_DATA IN THIS EXERCISE_
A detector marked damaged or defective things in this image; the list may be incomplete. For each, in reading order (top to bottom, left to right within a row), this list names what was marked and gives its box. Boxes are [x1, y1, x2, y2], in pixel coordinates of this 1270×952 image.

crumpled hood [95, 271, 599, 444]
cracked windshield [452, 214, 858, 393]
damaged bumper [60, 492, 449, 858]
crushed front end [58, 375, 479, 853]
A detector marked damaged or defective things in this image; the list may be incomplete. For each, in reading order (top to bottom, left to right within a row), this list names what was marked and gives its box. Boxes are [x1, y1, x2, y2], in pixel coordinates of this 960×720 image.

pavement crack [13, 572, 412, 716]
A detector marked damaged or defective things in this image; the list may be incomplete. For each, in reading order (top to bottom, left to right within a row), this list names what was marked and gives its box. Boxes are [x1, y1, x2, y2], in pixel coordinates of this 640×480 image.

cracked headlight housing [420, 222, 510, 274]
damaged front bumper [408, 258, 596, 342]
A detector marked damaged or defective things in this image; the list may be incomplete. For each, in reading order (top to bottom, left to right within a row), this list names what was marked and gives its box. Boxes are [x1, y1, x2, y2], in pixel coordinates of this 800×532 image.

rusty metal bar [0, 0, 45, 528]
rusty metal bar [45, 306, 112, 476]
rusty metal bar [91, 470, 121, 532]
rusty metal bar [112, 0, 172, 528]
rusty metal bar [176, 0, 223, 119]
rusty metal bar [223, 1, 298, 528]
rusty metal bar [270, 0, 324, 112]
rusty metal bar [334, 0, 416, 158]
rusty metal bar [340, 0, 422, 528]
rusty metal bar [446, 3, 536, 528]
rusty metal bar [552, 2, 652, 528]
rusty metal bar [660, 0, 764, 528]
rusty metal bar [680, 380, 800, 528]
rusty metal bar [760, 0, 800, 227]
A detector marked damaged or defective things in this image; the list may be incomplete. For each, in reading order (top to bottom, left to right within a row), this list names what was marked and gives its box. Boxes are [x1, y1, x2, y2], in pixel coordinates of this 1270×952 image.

_GOAL_
Output every line of the data above again, word for word, with nothing changed or left out.

_TASK SOLUTION_
A detector marked damaged or defective things in this image; the list may be incomplete. For each, in reading order (top to bottom, left to right within a row), this list names what was marked and gives its box. Boxes are [x1, y1, x2, y2], in pixel coordinates of this 1270×952 image.

crumpled hood [95, 271, 599, 444]
cracked windshield [452, 214, 858, 393]
damaged bumper [60, 492, 449, 858]
crushed front end [58, 375, 479, 853]
A detector marked damaged or defective things in this image; the list may be incomplete. For each, in reading order (top to bottom, left to right within a row), this list names what was marked and gives its box. Boxes are [x1, y1, x2, y2], in pixel coordinates of this 960×720 image.

pavement crack [13, 572, 412, 716]
A detector marked damaged or defective things in this image; the list may be incomplete. For each, in reading order (top to bottom, left to right within a row), this list names what was marked and gives its box. Boxes are [x1, y1, x2, y2], in pixel coordinates of this 640×480 image.

cracked headlight housing [420, 222, 510, 274]
damaged front bumper [408, 258, 596, 342]
A detector marked damaged or defective things in this image; the list may be incomplete. For each, in reading order (top to bottom, left to right within a row), this list names what was marked and gives its box. Boxes are [x1, y1, x2, y2], in pixel coordinates of this 800×532 image.

rusty metal bar [0, 0, 45, 528]
rusty metal bar [45, 306, 112, 476]
rusty metal bar [91, 470, 121, 532]
rusty metal bar [112, 0, 172, 528]
rusty metal bar [176, 0, 223, 119]
rusty metal bar [223, 1, 298, 528]
rusty metal bar [270, 0, 324, 112]
rusty metal bar [334, 0, 416, 158]
rusty metal bar [340, 0, 422, 528]
rusty metal bar [446, 3, 536, 528]
rusty metal bar [552, 2, 652, 528]
rusty metal bar [660, 0, 764, 528]
rusty metal bar [680, 380, 800, 528]
rusty metal bar [760, 0, 800, 227]
A detector marked damaged or defective things in this image; the list may be incomplete. For each, in reading order (top to bottom, left to right within a row), this list names what was marked and gives its box. Boxes are [x1, y1, x2, y2], in pixel coordinates of this 1270×952 image.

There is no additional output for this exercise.